Foundations / non-profits funding civic OSS

  • Ford Foundation BUILD program + Critical Digital Infrastructure funding — Ford has been a quietly important OSS+civic funder.
  • Mozilla Foundation grants — varying programs; MOSS (Mozilla Open Source Support) was historically important; current programs vary.
  • Knight Foundation — civic-tech-leaning; funds OpenElections, Free Law Project, journalism.
  • Open Society Foundations — civic-tech / governance grants.
  • MacArthur Foundation — funded much of early Code for America and civic-tech.
  • Hewlett Foundation — democracy / cybersecurity grants.
  • Sloan Foundation — research-software-engineering grants.
  • Schmidt Futures / Schmidt Sciences — sometimes OSS-adjacent science software.

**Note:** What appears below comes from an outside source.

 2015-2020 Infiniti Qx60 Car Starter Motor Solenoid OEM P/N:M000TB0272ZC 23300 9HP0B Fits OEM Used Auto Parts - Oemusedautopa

OSS-specific grant programs

  • GitHub Accelerator — paid; equity-free $40k for OSS projects in a 10-week cohort. Free; competitive.
  • Microsoft FOSS Fund — internal Microsoft program; funds OSS dependencies.
  • Google Open Source Peer Bonus / Patch Rewards — Google-employee-driven; small.
  • Linux Foundation Public Health / OpenSSF Alpha-Omega — supply-chain-security funded; specifically targets critical OSS.
  • Internet Security Research Group / Let's Encrypt — non-profit; ISRG-funded projects (Let's Encrypt itself, divviup).

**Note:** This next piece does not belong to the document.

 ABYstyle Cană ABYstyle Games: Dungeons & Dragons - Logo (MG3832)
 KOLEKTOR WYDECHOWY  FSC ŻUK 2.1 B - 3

Bug bounty / security funding

  • Internet Bug Bounty (IBB) — HackerOne-hosted; pays for bugs in critical OSS. See Bug Bounty Platforms.
  • OpenSSF Alpha-Omega — funds security work on critical OSS (alpha=top 10K, omega=long tail).
  • GitHub Securitylab Bug Bounty — funds vulnerability research in OSS.

Practical tips

  • Apply to STF and NLnet first. Both are open-call, transparent, and have low overhead per application relative to outcome.
  • STF priorities are explicit — read their published priority list; don't waste an application on something off-thesis.
  • NLnet's grant process is unusually fast and friendly — small grants, quick decisions, indie-developer-shaped.
  • NSF POSE requires a US research institution PI. Solo maintainers without academic affiliation cannot apply directly.
  • Foundation grants are slow. 6–18 month application-to-decision is typical.
  • Pair grant funding with sustaining donations — see OSS Funding Platforms. Grants are project-shaped, not maintainer-shaped.

Honest take (2026)

  • STF is the model. Germany has demonstrated that a few €M/year of state funding can stabilize an enormous swath of OSS infrastructure. Other governments are copying: France, Netherlands, Switzerland, Spain are at varying stages.
  • NLnet is the unsung hero. Decades of small grants, low overhead, and trust-based review have funded an astonishing number of indie projects.
  • The US lags badly. NSF POSE is the closest, but the academic-PI requirement excludes most actual maintainers. There is an obvious unmet need for a US-Sovereign-Tech-Fund-shaped institution.
  • Foundation grants are still the largest pool of money for civic-tech specifically (vs. infrastructure-OSS), but slower and more relationship-driven than the STF / NLnet model.
  • The xz-utils 2024 backdoor materially shifted political appetite for funding OSS maintainers — expect more programs in the 2026–28 window.

Pick this if…

  • You maintain critical OSS infrastructure: apply to Sovereign Tech Fund.
  • You're an indie OSS / privacy-tech / decentralized-tech project in the EU orbit: apply to NLnet (NGI Zero / NGI Assure).
  • You're at a US university with an OSS ecosystem to scale: NSF POSE.
  • You're a defense-adjacent OSS project: DARPA programs.
  • You're a civic-tech non-profit: Knight, Ford, MacArthur, Hewlett, Mozilla.
  • You want to combine grants with recurring donations: Sovereign Tech Fund + GitHub Sponsors / Open Collective. See OSS Funding Platforms.